» Rekordy zbioru danych:
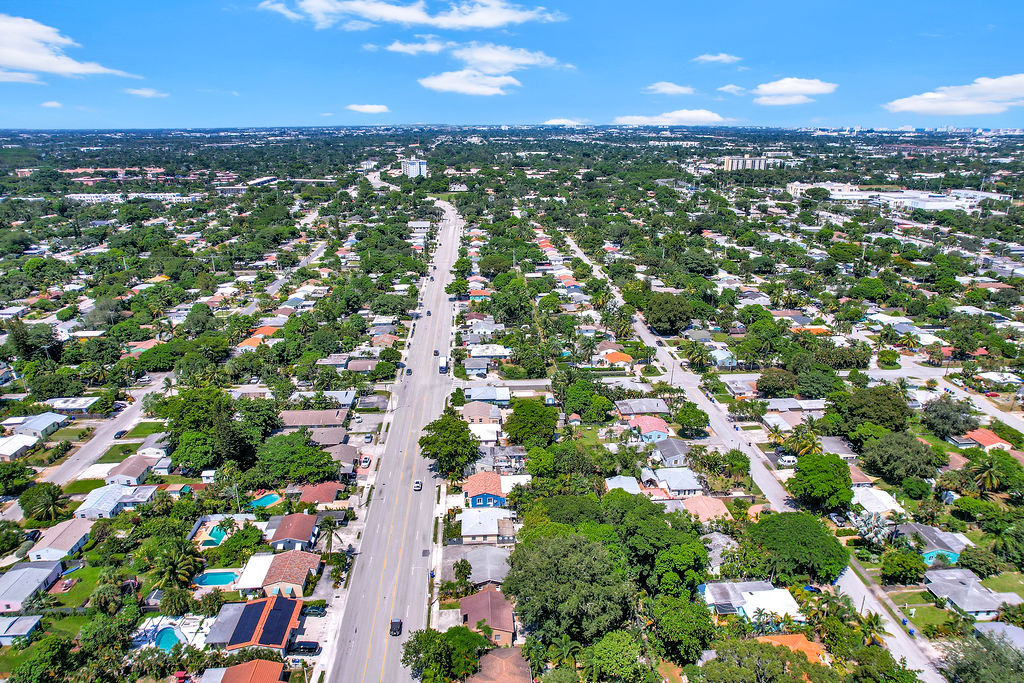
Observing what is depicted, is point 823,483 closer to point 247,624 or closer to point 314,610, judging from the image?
point 314,610

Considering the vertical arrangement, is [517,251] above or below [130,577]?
above

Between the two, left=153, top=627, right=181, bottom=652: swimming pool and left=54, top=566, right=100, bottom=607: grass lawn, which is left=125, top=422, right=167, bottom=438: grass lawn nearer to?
left=54, top=566, right=100, bottom=607: grass lawn

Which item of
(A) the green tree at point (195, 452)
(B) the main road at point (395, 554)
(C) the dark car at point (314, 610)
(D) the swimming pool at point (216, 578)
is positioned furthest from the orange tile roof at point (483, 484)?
(A) the green tree at point (195, 452)

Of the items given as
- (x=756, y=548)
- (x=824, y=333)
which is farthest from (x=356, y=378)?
(x=824, y=333)

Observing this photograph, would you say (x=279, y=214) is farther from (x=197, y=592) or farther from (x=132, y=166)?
(x=132, y=166)

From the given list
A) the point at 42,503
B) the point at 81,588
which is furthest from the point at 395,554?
the point at 42,503

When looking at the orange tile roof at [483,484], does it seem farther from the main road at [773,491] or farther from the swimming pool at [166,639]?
the main road at [773,491]
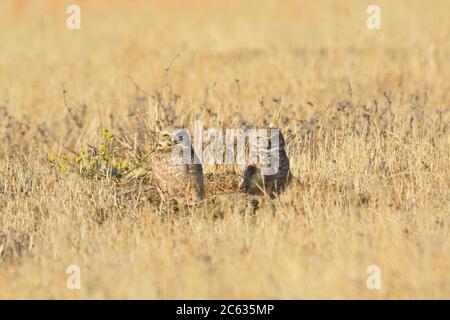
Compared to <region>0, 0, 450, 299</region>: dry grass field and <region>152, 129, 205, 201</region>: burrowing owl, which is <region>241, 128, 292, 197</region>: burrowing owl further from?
<region>152, 129, 205, 201</region>: burrowing owl

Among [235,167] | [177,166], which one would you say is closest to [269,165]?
[177,166]

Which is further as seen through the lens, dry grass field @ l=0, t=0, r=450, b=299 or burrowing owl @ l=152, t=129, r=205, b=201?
burrowing owl @ l=152, t=129, r=205, b=201

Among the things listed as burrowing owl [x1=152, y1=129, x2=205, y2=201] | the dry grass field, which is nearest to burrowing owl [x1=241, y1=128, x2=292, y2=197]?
the dry grass field

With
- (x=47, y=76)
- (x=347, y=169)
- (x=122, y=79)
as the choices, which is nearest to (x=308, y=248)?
(x=347, y=169)

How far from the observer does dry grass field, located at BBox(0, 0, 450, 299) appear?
5.61 m

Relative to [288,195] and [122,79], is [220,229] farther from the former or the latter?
[122,79]

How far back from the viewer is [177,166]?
7070 millimetres

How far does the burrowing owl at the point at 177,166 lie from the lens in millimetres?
7078

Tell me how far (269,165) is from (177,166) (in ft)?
2.76

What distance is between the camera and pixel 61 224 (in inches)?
263

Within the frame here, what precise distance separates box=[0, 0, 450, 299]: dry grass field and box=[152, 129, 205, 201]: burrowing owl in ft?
0.67

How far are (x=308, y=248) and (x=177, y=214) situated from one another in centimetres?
151

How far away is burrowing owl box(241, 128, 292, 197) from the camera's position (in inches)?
282

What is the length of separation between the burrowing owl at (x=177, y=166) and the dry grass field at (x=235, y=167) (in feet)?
0.67
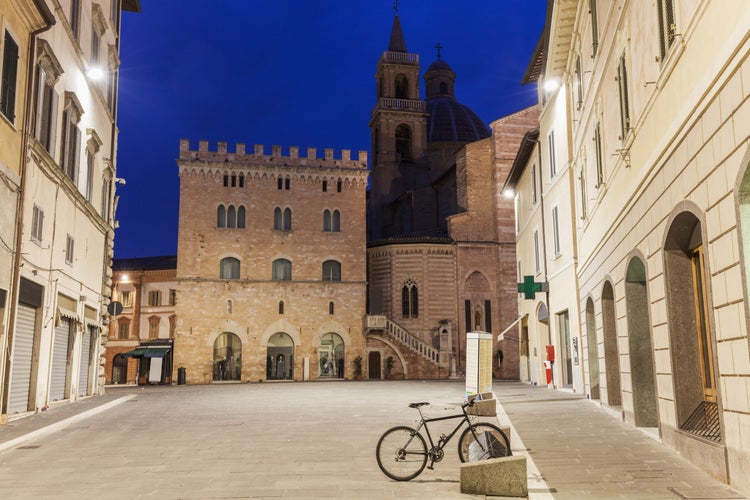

» Zadane polecenie: Zbierz z wykazu wszystkie wiersze, w których występuje słowo „Observing”, i przepisz je bez zmian.

» Odpowiedź na polecenie:
Observing what is depicted, is point 823,483 closer to point 247,624 or closer to point 314,610, judging from the image?
Observing this photograph, would you say (x=279, y=214) is farther from (x=197, y=592) or farther from (x=132, y=166)?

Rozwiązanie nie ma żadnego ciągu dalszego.